In our constant motion of life, do we sit down at the table and bed-sides and just pray? For our kids? Many of our families (including ours) learned on that trip that while the kids often witnessed the parents praying, they really were more spectators than participants. As kids grow they get that lovely “embarrassment” hormone. Suddenly they are intimidated by something they would happily volunteer for at age 3. It is in the preteen ages that kids become a little more reserved about praying as a family. So I began to question, how do we keep that three year old?
Here are some ways to teach kids how to pray. I challenge you to try at least two. I have also included the M&M’s Prayer guide. Make sure that kids know that prayer is a time with God. Things like laughing at one another for “mess-ups” or making fun should not be allowed. Creating a supportive, positive atmosphere will help kids grow strong in their prayer life.
Lastly, teaching our kids that they can pray anywhere at anytime is so important. A whispered prayer before a test or recital will teach kids that they can place their fears and joys in Jesus’ hands for themselves.
1) M&M’s Prayer, each family member takes a few (you can decide the number) candies. As a family, one parent starts and as you pray for that color of M&M the next person goes until all M&M’s are done.
- yellow – a friend
- blue – a sibling
- green – spouse (or future spouse)
- brown – teacher
- orange – parent
- red – church leader
2) Sentence Prayer. For small children try starting the sentences and letting them finish:
- “Lord, I thank you for…”
- “Lord, forgive me for…”
- “Lord, help my friend…”
- “Lord, help me be more…”
- “Lord, help me to let go of…”
- “Lord, give me the courage to…”
3) Ups and Downs. Ask your children what their “ups” were from the day, and then ask them about their “downs” from the day. Share yours as well, and then pray for them together.

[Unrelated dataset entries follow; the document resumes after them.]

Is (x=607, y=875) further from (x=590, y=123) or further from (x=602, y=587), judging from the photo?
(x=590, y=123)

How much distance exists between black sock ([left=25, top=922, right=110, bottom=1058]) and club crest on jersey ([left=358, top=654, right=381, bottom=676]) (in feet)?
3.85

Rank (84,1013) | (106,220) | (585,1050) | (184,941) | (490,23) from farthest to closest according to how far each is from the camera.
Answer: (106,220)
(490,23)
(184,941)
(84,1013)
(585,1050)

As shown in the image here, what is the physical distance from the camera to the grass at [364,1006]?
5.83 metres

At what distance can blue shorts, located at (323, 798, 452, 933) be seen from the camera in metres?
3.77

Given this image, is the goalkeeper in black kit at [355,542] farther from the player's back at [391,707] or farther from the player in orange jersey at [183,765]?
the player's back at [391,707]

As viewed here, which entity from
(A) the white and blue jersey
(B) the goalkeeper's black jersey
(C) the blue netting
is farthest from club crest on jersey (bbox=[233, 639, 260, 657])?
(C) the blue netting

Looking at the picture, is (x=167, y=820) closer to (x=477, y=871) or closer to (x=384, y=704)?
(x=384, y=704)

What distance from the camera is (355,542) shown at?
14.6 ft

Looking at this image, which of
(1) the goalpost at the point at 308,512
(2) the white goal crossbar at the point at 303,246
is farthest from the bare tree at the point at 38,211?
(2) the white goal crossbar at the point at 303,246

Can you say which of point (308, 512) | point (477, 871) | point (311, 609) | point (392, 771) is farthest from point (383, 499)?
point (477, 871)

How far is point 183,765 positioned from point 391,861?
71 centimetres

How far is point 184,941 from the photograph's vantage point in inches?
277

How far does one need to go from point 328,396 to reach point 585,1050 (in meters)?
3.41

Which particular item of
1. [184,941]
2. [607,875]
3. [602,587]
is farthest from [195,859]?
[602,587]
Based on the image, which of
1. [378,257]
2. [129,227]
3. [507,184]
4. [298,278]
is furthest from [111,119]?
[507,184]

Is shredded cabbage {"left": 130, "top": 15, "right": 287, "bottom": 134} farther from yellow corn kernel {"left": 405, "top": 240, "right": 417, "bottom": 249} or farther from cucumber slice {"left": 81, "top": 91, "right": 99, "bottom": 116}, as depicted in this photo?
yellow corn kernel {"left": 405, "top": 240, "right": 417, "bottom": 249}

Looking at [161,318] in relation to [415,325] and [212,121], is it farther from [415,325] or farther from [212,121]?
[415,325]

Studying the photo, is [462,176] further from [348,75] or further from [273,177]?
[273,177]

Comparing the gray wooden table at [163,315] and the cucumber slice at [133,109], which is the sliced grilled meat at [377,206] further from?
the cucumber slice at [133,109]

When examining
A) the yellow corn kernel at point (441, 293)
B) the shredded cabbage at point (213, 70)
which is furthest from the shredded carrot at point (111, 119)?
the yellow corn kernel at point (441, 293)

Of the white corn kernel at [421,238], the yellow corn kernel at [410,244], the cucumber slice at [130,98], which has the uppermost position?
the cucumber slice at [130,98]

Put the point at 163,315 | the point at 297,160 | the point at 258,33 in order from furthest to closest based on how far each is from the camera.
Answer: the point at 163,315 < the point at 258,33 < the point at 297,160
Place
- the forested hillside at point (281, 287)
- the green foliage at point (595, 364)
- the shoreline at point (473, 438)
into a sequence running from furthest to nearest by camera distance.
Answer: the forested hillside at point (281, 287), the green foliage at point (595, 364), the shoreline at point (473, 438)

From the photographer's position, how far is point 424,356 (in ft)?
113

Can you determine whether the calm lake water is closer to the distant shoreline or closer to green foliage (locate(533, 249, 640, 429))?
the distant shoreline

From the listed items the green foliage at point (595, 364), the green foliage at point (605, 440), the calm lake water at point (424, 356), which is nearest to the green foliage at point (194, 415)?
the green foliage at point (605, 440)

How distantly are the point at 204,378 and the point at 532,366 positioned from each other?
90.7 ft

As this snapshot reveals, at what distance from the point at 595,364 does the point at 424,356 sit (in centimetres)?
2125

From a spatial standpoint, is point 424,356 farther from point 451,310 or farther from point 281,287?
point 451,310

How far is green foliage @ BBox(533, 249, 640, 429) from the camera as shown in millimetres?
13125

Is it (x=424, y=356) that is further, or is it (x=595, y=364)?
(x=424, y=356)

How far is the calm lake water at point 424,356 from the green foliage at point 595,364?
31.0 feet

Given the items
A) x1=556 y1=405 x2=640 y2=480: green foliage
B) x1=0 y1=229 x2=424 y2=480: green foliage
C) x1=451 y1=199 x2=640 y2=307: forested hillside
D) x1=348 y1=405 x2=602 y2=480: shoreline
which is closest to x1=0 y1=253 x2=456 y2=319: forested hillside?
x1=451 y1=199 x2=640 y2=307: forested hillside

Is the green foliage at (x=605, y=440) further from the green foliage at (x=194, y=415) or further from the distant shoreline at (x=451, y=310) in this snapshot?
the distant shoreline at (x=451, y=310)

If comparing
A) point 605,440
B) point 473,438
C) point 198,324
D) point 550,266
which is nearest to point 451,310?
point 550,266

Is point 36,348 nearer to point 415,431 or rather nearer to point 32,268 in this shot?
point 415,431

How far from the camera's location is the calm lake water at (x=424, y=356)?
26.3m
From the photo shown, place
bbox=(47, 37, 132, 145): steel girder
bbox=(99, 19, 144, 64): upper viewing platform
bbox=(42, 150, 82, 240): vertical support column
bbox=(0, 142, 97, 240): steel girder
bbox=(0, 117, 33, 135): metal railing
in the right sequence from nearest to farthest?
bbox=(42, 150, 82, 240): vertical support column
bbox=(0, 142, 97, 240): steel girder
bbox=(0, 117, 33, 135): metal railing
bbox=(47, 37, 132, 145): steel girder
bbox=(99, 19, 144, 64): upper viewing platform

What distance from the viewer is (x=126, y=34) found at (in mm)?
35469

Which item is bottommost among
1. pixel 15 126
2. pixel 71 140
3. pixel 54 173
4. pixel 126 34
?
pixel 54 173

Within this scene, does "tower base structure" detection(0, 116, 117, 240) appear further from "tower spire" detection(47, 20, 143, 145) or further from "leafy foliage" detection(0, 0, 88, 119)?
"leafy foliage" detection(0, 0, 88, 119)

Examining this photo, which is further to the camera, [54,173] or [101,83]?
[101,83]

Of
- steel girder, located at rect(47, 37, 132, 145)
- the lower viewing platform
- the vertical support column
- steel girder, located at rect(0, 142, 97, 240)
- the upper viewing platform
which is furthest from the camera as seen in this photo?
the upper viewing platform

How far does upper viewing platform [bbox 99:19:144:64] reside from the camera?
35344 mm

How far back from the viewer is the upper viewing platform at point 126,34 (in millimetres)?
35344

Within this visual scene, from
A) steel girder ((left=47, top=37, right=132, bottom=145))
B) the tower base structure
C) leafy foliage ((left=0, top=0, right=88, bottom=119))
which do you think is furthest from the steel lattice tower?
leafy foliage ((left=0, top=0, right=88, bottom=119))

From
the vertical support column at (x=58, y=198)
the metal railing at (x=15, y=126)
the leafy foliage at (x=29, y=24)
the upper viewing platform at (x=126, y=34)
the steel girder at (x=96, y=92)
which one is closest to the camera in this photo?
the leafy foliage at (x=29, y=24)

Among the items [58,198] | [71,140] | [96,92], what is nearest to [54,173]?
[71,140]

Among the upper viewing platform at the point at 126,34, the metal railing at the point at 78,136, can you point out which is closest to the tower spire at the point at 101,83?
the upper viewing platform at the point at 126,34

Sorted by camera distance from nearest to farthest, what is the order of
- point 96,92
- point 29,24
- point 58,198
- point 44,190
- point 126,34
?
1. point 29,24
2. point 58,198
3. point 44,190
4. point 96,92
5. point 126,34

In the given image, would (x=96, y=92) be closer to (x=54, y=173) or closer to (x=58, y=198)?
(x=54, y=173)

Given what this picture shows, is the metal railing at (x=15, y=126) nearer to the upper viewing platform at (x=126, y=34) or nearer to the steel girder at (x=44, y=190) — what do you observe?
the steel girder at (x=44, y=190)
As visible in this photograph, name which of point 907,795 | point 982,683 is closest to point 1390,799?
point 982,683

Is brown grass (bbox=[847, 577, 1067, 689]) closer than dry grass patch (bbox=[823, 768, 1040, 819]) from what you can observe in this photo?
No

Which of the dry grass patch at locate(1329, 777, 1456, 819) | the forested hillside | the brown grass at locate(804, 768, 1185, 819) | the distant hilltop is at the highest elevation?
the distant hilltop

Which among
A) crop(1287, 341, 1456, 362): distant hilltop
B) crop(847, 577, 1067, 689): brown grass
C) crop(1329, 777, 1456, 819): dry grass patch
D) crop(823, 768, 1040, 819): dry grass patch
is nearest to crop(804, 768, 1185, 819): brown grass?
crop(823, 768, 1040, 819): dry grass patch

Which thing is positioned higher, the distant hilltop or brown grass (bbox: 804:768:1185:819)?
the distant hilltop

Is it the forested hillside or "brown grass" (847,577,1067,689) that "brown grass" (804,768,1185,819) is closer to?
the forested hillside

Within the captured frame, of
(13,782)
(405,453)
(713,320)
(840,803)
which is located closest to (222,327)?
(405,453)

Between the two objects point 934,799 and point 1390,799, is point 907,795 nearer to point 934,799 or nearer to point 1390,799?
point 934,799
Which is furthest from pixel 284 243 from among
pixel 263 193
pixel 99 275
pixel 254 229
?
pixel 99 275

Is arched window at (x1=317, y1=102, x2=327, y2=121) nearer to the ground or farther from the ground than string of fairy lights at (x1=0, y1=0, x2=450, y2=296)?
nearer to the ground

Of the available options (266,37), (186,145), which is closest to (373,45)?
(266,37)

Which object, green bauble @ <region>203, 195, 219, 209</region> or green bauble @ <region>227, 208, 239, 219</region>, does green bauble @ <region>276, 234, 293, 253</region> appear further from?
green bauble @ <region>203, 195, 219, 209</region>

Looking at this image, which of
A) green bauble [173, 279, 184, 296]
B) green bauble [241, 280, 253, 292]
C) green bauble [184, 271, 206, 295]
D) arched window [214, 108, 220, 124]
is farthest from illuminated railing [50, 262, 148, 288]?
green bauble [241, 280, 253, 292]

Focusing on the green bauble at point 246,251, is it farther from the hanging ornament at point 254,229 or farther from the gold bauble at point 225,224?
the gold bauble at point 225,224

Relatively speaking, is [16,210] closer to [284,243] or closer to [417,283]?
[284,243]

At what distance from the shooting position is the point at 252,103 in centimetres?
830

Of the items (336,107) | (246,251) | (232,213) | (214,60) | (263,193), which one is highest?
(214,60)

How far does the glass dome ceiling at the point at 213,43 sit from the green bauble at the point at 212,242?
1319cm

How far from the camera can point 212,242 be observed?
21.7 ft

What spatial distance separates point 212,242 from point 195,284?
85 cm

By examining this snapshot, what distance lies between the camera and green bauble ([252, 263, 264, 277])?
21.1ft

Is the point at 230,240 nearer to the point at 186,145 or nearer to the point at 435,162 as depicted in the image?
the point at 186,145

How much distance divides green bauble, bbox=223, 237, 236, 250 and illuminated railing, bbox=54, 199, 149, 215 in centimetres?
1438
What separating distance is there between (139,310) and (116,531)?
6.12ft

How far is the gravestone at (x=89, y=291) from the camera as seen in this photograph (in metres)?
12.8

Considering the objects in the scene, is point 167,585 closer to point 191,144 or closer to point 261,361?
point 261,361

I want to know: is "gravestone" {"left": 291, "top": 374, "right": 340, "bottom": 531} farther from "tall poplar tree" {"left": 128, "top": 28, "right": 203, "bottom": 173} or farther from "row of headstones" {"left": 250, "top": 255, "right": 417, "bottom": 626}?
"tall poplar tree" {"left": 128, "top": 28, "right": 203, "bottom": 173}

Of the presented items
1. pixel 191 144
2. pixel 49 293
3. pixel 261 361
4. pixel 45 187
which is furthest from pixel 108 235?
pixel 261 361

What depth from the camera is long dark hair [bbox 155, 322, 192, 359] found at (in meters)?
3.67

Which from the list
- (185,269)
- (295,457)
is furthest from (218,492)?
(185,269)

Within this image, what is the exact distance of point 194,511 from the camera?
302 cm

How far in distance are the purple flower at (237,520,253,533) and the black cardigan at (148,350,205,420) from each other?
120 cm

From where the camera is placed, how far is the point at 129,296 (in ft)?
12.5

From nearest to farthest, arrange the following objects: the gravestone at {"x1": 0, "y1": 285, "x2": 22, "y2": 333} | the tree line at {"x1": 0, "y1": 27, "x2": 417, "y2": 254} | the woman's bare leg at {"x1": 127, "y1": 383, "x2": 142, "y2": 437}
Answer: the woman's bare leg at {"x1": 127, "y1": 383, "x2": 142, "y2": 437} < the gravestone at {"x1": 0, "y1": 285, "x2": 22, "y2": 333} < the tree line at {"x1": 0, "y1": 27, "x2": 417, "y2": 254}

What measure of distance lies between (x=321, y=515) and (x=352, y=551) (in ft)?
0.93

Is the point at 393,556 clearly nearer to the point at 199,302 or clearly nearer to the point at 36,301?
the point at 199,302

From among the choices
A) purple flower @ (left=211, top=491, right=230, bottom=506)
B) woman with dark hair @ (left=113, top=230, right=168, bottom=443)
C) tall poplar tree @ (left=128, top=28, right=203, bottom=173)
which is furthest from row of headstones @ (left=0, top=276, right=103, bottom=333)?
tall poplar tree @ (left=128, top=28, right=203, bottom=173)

4) Prayer Journal. Share your prayer requests with the other members of your family and then record them in a prayer journal. Pass the journal and pray over each others requests. The next time you pray together, look over the requests you listed previously and update any changes and answers. This is a good way to see how God has been active in your prayer lives.
5) A.C.T.S. Prayer. This is a well-known form of prayer that is easy to remember:
- A stands for “adoration.” Begin the prayer by simply adoring God for who He is.
- C stands for “confession.” Spend some time confessing your sins.
- T stands for “thanksgiving.” Take time to thank God for the blessings that He has given to you and your family.
- S stands for “supplication.” Lift up specific areas of your life in which you need God to supply for your needs.